Ihr eigenes Blog „Ein Fremdwörterbuch“ beschreibt sie als Versuch, der Gesellschaft deutlich zu machen, dass der Alltag einer jungen Muslima dem der meisten anderen Deutschen sehr ähnele. Dass sie inzwischen gut mit anderen muslimischen Bloggern vernetzt sei, habe sich eher zufällig durch Themenüberschneidungen ergeben, sagt sie. “Anfangs hatte ich kaum muslimische Blogbekanntschaften“, sagt Yücel. Bloggende Freunde waren überwiegend Journalisten.

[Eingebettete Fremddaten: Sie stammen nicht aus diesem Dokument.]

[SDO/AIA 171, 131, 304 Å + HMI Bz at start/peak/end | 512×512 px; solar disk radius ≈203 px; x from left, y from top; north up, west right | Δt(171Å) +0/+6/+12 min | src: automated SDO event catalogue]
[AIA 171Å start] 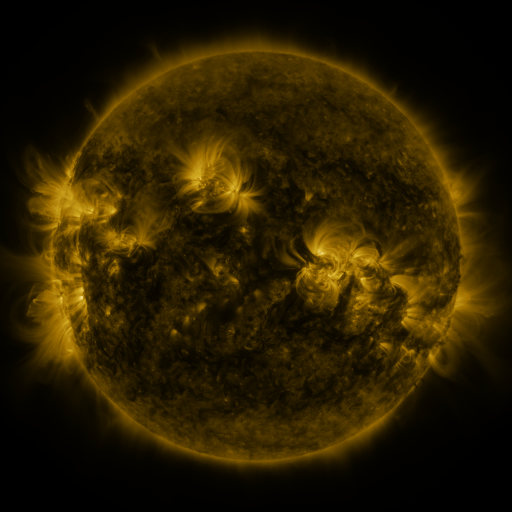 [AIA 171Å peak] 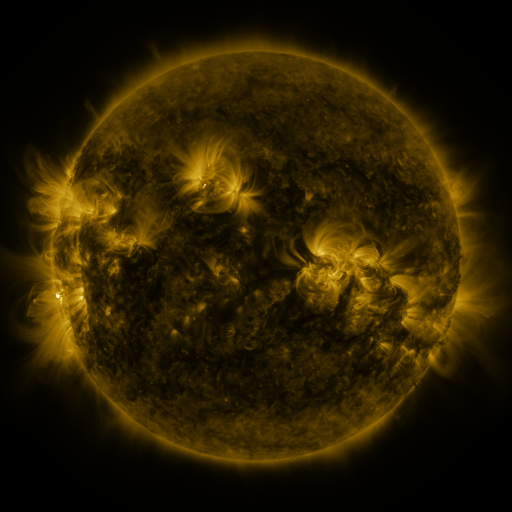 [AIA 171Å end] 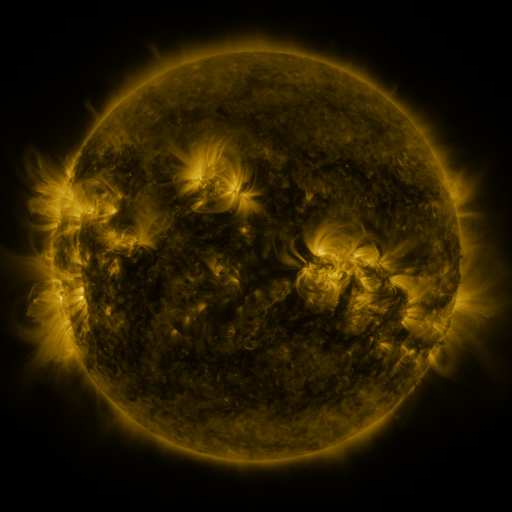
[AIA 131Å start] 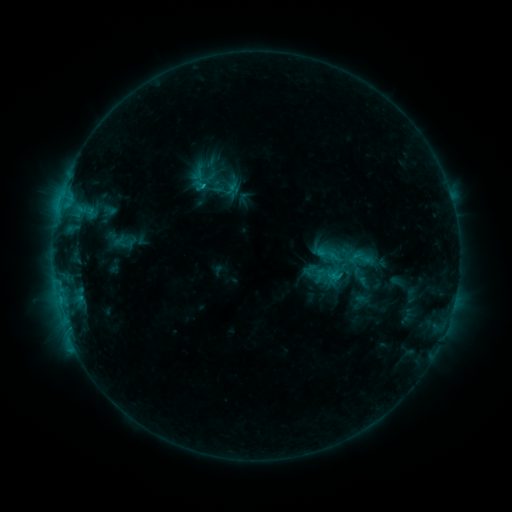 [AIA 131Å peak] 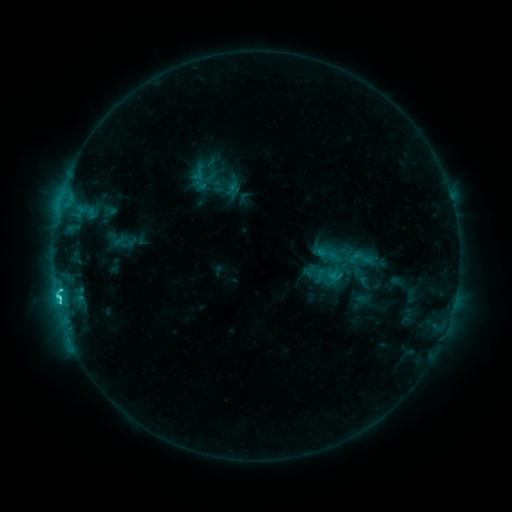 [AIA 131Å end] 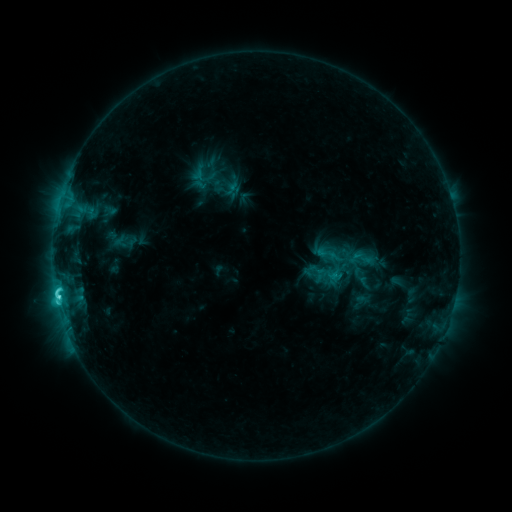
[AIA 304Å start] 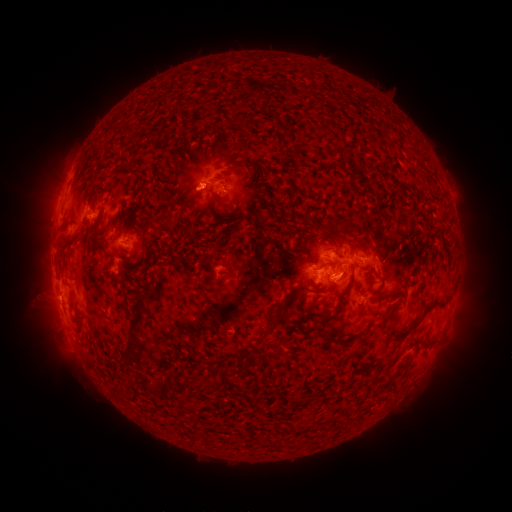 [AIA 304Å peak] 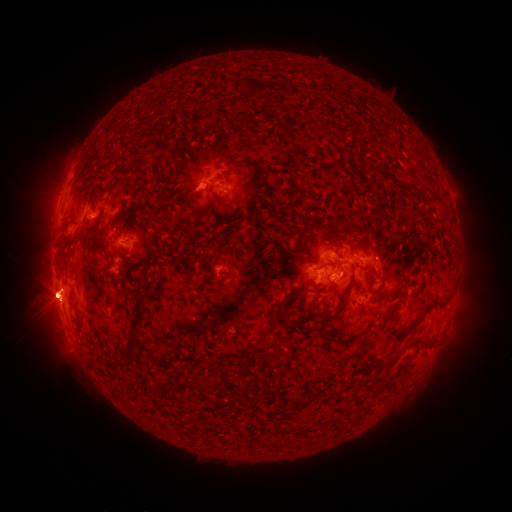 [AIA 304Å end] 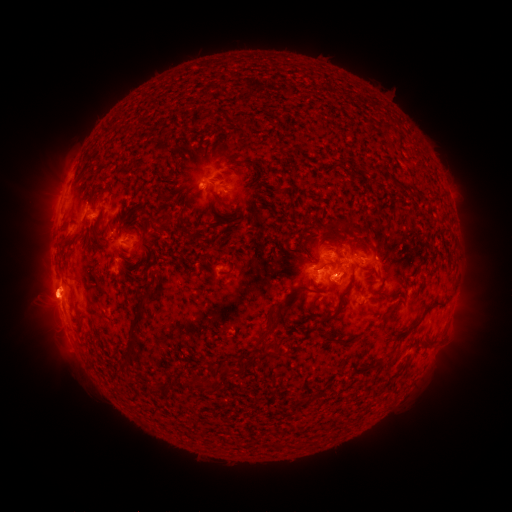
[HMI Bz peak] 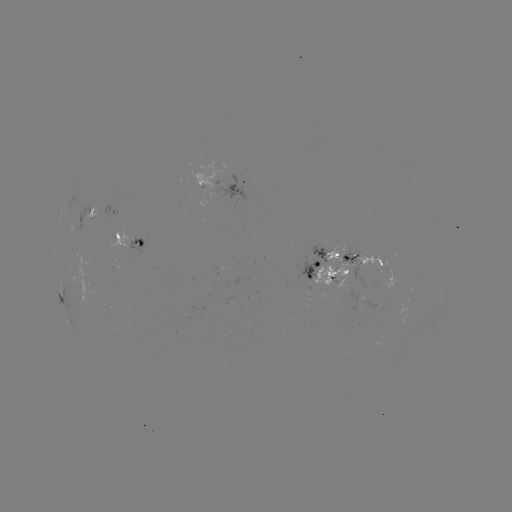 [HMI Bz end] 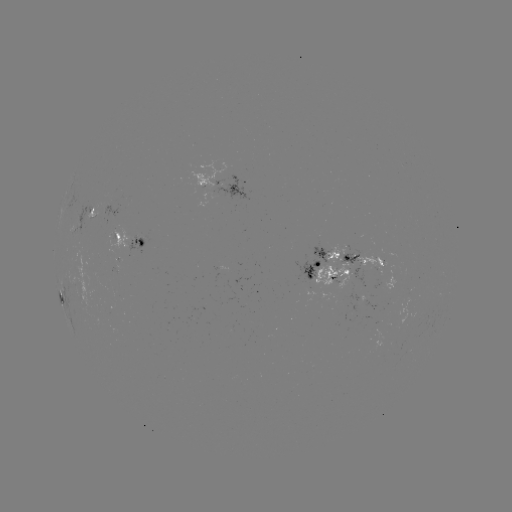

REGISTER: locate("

Über ihr Blog wurde auch das Internetportal MyUmma auf Yücel aufmerksam – und berief die Politikstudentin prompt in die Jury zu einem Blogwettbewerb für deutschsprachige Muslime. Das Ziel: Mehr Muslime zum Bloggen zu bewegen und die Popularität bestehender Blogs zu steigern.